A Portal for a Data Grid

Guy Rixon, Jonathan Irwin, James Lewis, Richard Mc Mahon, Mike Irwin
Institute of Astronomy, University of Cambridge

This is an expanded version of the paper "A prototype browser and portal for data grids" in the proceedings for the ADASS XI conference (October 2001), as published by the Astronomical Society of the Pacific. The printed paper was severely restricted in length and we could not include many of the details of our system. These web pages contain the original paper as presented (as a poster and live demonstration) at ADASS XI.
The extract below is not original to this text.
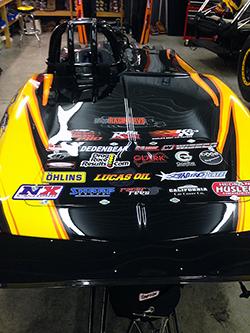 Under the K&N carbon fiber hood scoop is the same Huntsville Engine & Performance 582 cubic inch V8 powerplant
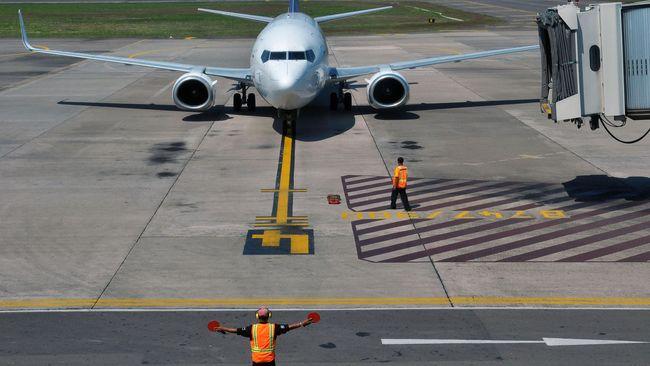 Petugas mengarahkan pesawat komersil untuk parkir di Bandara Adi Soemarmo, Boyolali, Jawa Tengah, Selasa (30/6).  PT. Angkasa Pura I, Bandara Adi Soemarmo berencana akan menambahkan jadwal penerbangan dari biasanya hanya 2100 menjadi 3000 jadwal penerbangan untuk mengantisipasi extra flight mudik lebaran 2015. ANTARA FOTO/ Aloysius Jarot Nugroho/ss/foc/15.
What is a Data Grid and how does it differ from a Compute Grid?

In a compute grid:

Processors are a precious, widely-distributed resource.
Data are moved to processors to make best use of processing cycles. Processing is distributed across the grid using the nodes that can best handle the work at that time.
The owner of a computing task need not choose where the work is done.
The data must be portable between grid nodes. This means they must be moderate in volume and in a format accessible to all grid nodes.

In a data grid:

Network bandwidth is more valuable than processing power.
Curation and development of original data-sets are seen as more important than portability of those data.
Data locality is essential: processing happens where data are stored and only the results need be exported to the user. The results can more easily be made small and portable.

A compute grid is most useful when a there are many raw data to be reduced and their processing must be shared between sites. A data grid is more useful when reduced data already exist at data centres and must be exploited by many users at remote sites.

In this emerging era of large astronomical surveys prepared by specialist teams, a data grid is of more immediate use than a generalised compute grid. The data grid is the foundation of the much-desired Virtual Observatory. The aim of the Astrogrid project is to provide a data grid to the astronomical community.

Requirements for a general data-grid

The science and technical requirements for Astrogrid have not yet been made formal, but these general goals for the grid have been suggested:

Astrogrid infrastructure shall provide these services to application programmes:

Ability to store data 'on the grid' without needing to specify details of the means of storage, or the location of storage or the topography of the grid.

Ability to discover the presence and nature of data previously stored, without prior knowledge of the means of storage, location of storage or topography of the grid.

Ability to operate on the discovered data in situ, or to operate on an in-situ copy of the discovered data, and to store the results of the operation 'on the grid', as above.

Ability to copy selected discovered data to the client computer.

This suggests three main problems that must be solved in providing a solution:

Access to the grid; authentication of users and authorisation to use resources.
Selection and location of relevant data: "tell me what data you have relating to x, but don't send me the data yet."
Transport of data and metadata to the processing site. ("Processing" includes visualisation, so can never be entirely local to the data store.) The first and third of these problems are common to data grids and compute grids; standard solutions are expected to emerge from the current work on compute grids.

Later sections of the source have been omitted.